I still like it to this day for microcontroller projects.
It's not that difficult to write code that iterates in chunks and yields now and then. Of course you want to avoid non-finite I/O calls (make use of timeout parameters where available).
Things that need low latency (eg. counting encoder ticks) are still interrupt driven (or handled by dedicated peripherals).
The only thing you need to achieve pre-emptive multitasking is interrupts and the ability to cleanly save the current CPU state.
The 68k lacked the ability to resume with full state intact after a bus fault, which made an off-chip MMU painful (but there was one - the MC68451[1]), but this doesn't affect the ability to do pre-emptive multitasking at all.
AmigaOS famously did have preemptive multitasking - we used it to mock PC and Mac users with for years.
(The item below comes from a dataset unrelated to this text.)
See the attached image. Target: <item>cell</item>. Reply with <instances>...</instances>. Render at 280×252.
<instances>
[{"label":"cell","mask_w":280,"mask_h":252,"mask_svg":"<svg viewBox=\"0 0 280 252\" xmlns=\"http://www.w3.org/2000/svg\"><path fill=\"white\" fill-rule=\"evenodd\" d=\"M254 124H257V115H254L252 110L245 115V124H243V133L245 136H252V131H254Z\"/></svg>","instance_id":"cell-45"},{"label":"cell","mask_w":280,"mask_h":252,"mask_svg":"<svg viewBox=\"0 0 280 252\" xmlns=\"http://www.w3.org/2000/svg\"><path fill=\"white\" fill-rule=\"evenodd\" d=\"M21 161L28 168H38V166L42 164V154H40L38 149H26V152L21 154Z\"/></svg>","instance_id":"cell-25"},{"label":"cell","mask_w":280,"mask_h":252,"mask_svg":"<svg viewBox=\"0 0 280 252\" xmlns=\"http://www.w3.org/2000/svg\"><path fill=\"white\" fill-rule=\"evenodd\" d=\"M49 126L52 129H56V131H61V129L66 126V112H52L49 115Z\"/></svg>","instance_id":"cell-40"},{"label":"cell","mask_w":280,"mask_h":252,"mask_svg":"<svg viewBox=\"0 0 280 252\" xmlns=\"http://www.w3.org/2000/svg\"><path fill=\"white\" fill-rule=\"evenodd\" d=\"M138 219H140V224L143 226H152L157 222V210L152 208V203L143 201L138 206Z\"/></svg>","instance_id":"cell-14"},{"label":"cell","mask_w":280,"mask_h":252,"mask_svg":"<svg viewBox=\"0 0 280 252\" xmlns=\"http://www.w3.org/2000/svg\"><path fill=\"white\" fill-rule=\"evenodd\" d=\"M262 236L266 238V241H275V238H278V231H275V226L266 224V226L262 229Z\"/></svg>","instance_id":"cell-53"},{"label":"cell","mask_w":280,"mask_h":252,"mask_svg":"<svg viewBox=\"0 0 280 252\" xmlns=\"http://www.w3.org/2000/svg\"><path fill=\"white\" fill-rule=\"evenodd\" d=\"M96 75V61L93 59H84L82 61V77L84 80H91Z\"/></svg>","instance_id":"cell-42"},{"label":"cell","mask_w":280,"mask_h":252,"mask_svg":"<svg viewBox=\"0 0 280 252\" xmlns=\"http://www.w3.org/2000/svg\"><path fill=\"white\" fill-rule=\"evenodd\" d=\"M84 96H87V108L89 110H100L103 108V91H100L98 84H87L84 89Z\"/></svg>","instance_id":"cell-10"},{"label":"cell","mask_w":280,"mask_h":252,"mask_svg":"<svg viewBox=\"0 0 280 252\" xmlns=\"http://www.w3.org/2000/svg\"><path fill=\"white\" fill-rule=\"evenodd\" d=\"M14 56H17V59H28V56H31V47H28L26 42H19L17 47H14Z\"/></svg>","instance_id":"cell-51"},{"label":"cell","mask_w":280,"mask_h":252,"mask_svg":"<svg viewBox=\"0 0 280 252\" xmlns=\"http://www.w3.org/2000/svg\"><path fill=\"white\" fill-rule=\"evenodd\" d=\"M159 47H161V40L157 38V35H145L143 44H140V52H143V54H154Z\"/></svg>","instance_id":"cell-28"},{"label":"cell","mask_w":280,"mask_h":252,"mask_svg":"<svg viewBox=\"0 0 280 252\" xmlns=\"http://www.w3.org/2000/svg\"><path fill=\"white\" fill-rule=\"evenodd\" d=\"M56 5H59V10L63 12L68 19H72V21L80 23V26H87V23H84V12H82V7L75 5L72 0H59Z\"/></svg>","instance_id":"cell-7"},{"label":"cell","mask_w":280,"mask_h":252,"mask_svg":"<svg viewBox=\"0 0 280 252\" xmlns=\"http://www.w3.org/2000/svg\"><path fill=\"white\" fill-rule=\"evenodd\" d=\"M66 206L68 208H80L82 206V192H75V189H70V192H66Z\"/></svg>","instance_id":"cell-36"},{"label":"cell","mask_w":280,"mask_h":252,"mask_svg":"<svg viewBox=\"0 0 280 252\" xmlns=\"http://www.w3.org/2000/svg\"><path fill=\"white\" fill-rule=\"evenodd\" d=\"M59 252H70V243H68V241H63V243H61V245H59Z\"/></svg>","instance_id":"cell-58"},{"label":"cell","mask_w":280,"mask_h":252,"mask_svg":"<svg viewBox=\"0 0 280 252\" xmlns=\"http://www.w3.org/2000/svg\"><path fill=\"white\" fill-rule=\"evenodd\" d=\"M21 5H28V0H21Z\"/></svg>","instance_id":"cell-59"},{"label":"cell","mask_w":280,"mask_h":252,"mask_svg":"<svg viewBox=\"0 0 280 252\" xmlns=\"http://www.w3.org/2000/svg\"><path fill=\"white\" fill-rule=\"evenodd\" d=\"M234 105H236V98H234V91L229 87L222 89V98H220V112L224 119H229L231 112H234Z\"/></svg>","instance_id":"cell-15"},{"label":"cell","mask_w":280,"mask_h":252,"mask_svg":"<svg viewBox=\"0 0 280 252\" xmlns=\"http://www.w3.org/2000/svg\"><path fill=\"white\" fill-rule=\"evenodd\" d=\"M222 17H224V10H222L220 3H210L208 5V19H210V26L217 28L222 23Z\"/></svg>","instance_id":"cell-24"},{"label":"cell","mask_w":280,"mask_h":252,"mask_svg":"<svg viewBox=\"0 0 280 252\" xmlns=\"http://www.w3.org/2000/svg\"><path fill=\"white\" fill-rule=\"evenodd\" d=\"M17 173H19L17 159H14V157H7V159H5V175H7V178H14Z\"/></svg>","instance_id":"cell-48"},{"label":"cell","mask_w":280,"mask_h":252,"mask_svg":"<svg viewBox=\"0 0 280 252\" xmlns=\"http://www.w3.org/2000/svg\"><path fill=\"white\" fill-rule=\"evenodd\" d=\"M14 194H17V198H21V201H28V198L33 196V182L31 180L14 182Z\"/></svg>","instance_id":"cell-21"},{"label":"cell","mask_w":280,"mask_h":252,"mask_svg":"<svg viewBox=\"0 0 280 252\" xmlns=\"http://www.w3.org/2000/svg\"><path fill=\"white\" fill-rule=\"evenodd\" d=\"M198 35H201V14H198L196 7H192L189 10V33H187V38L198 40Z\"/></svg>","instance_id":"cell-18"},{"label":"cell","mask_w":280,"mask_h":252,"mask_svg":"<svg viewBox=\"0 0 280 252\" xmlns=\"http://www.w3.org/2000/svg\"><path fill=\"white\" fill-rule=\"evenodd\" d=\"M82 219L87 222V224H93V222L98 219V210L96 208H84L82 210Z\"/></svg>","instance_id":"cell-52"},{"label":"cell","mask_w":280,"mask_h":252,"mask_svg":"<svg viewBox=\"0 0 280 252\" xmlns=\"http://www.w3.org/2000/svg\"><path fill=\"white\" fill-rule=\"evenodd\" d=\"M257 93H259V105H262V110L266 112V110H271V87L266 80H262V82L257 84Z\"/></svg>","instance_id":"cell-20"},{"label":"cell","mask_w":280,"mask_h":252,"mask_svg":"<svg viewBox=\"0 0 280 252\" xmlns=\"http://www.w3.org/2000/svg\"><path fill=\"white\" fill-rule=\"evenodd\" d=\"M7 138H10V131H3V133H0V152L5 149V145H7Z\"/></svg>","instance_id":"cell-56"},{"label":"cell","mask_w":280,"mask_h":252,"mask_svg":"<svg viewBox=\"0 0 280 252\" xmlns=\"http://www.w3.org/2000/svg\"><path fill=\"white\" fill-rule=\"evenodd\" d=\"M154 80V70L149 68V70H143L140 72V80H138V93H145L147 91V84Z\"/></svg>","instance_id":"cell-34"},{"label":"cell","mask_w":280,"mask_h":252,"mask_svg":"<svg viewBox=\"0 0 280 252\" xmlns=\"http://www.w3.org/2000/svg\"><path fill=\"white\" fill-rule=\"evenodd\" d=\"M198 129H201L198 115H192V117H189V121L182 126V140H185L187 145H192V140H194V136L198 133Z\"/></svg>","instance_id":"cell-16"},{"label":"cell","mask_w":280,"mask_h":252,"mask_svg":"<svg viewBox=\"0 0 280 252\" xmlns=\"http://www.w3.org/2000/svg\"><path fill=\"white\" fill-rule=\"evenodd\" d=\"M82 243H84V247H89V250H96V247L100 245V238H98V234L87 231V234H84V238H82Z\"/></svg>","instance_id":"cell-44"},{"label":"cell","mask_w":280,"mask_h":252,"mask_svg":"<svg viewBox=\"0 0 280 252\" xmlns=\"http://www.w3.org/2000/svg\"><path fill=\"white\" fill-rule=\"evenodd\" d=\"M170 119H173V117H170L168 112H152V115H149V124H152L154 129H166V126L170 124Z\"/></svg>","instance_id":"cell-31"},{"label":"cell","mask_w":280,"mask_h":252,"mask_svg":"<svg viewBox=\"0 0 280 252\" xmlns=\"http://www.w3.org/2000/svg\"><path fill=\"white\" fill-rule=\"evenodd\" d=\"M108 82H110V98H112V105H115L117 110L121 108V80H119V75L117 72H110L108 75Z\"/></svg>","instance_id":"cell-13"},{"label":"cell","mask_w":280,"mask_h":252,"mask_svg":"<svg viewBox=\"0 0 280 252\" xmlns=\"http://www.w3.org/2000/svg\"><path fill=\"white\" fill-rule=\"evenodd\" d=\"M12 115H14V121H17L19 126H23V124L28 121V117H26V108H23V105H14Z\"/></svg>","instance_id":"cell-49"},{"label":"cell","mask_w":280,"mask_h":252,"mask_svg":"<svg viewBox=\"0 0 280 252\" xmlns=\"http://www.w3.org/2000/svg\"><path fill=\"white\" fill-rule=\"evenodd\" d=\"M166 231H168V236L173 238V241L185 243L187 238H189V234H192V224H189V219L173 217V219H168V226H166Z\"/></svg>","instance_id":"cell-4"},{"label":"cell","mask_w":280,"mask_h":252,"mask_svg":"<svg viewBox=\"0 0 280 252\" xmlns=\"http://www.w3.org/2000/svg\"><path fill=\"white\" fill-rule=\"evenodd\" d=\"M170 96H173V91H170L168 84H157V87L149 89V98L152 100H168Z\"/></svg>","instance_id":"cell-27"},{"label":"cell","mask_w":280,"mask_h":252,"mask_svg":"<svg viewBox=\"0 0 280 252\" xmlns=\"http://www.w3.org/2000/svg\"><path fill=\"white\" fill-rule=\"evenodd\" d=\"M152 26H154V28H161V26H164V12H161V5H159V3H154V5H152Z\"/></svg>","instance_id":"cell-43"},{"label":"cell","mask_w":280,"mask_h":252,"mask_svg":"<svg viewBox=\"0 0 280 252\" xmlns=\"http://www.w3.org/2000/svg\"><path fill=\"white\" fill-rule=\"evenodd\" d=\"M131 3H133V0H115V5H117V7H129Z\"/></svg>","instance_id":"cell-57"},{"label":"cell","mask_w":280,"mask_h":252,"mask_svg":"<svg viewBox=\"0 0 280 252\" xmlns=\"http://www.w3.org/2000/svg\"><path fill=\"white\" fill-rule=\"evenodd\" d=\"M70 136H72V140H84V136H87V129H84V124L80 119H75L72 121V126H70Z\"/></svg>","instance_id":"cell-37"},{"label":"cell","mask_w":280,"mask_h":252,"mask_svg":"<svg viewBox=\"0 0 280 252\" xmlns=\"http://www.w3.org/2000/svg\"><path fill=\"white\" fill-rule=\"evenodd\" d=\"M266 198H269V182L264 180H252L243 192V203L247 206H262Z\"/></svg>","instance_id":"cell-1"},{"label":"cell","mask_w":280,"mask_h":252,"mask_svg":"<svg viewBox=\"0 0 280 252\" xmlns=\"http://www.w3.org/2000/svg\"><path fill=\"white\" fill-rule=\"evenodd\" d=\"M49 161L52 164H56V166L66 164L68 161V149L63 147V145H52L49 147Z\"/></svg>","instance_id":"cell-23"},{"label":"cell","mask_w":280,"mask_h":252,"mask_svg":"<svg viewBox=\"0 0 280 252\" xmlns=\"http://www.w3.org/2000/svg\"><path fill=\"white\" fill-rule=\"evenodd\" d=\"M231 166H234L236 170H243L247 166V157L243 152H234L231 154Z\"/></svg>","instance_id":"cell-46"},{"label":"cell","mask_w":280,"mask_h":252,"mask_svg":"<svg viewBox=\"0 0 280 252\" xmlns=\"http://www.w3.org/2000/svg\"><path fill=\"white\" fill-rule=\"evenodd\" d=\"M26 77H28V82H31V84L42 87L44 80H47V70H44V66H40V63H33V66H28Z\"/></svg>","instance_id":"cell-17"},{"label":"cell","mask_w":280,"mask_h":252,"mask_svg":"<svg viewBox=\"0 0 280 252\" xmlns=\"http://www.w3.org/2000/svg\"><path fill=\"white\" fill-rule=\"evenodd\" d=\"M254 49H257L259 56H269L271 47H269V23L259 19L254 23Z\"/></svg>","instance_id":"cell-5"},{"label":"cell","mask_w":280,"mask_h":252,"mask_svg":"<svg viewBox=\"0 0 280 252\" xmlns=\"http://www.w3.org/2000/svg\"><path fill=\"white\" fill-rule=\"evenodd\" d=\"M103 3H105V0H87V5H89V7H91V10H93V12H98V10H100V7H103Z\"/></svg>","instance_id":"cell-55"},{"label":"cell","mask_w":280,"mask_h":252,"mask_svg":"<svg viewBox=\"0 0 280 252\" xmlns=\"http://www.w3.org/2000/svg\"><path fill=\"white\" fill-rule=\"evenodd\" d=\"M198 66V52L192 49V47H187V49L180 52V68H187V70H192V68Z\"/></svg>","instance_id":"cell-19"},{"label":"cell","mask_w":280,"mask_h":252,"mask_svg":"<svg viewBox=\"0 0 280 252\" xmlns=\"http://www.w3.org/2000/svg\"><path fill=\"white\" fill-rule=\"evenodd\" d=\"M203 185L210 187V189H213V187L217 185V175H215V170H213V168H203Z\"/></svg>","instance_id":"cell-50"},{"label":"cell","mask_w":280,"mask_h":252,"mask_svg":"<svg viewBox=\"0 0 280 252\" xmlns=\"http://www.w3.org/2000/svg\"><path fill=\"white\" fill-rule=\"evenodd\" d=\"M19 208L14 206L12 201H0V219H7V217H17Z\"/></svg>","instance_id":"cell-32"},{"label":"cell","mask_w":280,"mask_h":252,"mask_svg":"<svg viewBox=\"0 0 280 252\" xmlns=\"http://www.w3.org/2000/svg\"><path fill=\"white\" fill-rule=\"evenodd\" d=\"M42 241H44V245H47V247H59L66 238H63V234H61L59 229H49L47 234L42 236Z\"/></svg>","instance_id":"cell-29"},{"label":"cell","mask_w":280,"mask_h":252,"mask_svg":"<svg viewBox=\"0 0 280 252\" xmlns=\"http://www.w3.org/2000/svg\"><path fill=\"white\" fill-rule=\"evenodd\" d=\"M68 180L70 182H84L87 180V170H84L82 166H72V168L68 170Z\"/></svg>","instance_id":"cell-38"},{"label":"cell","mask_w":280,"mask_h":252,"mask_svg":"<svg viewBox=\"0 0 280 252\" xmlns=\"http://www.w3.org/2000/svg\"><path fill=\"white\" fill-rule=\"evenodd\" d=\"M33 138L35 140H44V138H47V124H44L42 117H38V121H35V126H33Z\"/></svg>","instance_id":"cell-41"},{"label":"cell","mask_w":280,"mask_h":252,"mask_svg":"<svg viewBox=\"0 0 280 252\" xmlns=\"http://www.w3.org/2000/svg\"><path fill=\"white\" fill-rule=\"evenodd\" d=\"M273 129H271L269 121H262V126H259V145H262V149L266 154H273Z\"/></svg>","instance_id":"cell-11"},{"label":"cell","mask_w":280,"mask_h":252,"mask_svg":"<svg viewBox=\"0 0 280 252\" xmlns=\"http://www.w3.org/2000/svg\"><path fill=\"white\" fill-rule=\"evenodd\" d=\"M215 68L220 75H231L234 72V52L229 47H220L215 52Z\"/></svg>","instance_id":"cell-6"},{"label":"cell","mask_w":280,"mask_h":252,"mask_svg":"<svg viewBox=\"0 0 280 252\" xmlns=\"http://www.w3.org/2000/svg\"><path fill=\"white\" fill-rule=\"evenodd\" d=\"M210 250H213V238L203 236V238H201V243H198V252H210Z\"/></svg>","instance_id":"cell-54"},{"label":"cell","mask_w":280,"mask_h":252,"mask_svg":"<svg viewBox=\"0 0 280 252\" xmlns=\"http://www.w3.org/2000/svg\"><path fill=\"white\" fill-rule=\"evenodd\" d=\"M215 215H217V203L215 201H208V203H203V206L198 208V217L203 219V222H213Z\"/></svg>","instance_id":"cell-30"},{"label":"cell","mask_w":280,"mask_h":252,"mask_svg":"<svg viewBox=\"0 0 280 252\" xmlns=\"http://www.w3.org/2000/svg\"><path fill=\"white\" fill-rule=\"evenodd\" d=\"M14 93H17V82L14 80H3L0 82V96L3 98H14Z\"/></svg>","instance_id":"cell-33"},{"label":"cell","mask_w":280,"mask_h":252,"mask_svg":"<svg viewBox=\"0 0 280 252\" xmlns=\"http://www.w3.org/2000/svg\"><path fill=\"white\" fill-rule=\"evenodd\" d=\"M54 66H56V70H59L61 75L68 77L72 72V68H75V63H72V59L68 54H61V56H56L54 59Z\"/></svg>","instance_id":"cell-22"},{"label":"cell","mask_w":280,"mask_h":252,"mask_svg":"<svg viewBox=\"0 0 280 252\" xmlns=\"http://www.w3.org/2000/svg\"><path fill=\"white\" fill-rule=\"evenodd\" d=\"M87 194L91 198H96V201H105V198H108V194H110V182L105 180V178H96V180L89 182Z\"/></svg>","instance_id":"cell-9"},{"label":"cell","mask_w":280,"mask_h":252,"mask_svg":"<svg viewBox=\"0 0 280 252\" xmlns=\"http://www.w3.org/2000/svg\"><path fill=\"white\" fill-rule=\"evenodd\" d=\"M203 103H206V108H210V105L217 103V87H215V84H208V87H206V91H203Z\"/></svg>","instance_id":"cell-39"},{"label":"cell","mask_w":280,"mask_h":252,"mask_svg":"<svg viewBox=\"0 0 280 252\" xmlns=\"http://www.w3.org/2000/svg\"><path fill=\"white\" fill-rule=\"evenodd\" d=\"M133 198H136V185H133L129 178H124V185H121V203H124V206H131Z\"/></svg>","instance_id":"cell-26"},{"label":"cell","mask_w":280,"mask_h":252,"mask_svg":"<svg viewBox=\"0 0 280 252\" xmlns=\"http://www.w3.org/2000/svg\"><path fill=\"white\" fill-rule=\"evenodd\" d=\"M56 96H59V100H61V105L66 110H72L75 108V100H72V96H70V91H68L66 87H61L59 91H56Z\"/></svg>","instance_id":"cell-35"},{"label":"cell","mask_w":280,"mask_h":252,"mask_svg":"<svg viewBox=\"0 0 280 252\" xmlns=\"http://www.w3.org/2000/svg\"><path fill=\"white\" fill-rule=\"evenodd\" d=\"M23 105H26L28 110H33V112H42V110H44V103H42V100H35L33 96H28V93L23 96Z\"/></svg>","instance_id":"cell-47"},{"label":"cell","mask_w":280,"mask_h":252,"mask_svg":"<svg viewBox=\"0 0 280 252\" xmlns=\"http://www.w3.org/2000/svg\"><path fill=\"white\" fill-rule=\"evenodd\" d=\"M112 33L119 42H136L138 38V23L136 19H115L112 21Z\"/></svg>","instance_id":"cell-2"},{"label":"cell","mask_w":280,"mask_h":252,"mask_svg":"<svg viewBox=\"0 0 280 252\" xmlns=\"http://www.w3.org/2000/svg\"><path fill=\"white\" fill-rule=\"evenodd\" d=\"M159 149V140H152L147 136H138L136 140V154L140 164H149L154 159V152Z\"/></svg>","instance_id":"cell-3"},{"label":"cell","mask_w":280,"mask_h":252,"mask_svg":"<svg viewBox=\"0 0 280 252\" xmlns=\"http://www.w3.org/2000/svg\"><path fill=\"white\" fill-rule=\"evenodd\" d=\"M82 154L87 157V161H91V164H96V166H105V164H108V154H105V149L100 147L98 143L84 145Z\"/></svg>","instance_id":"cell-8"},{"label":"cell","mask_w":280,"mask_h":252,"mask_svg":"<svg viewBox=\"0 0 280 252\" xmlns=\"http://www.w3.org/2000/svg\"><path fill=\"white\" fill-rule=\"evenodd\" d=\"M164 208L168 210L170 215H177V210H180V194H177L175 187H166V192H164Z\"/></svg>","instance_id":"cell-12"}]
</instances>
[1] https://en.wikipedia.org/wiki/Motorola_68451
Note that to do full virtual memory with a 68k, Motorola proposed using a second 68k to handle page faults due to a design flaw:
You can preemptively schedule without an MMU just fine, just like there's nothing stopping multiple threads in the same address space from being preemptively scheduled.
Microware OS9 implemented preemptive multitasking on the motorola 6809 without an MMU back in 1980. You don't have memory protection without an MMU, but you can have preemptive multitasking.
As another commenter pointed out, you can do pre-emptive multitasking just fine without an MMU. And as it turns out AmigaOS had just that. All you need for pre-emptive multitasking is a suitable interrupt source to use for task switching.
What it did not have was memory protection or virtual memory. You do need an MMU for those.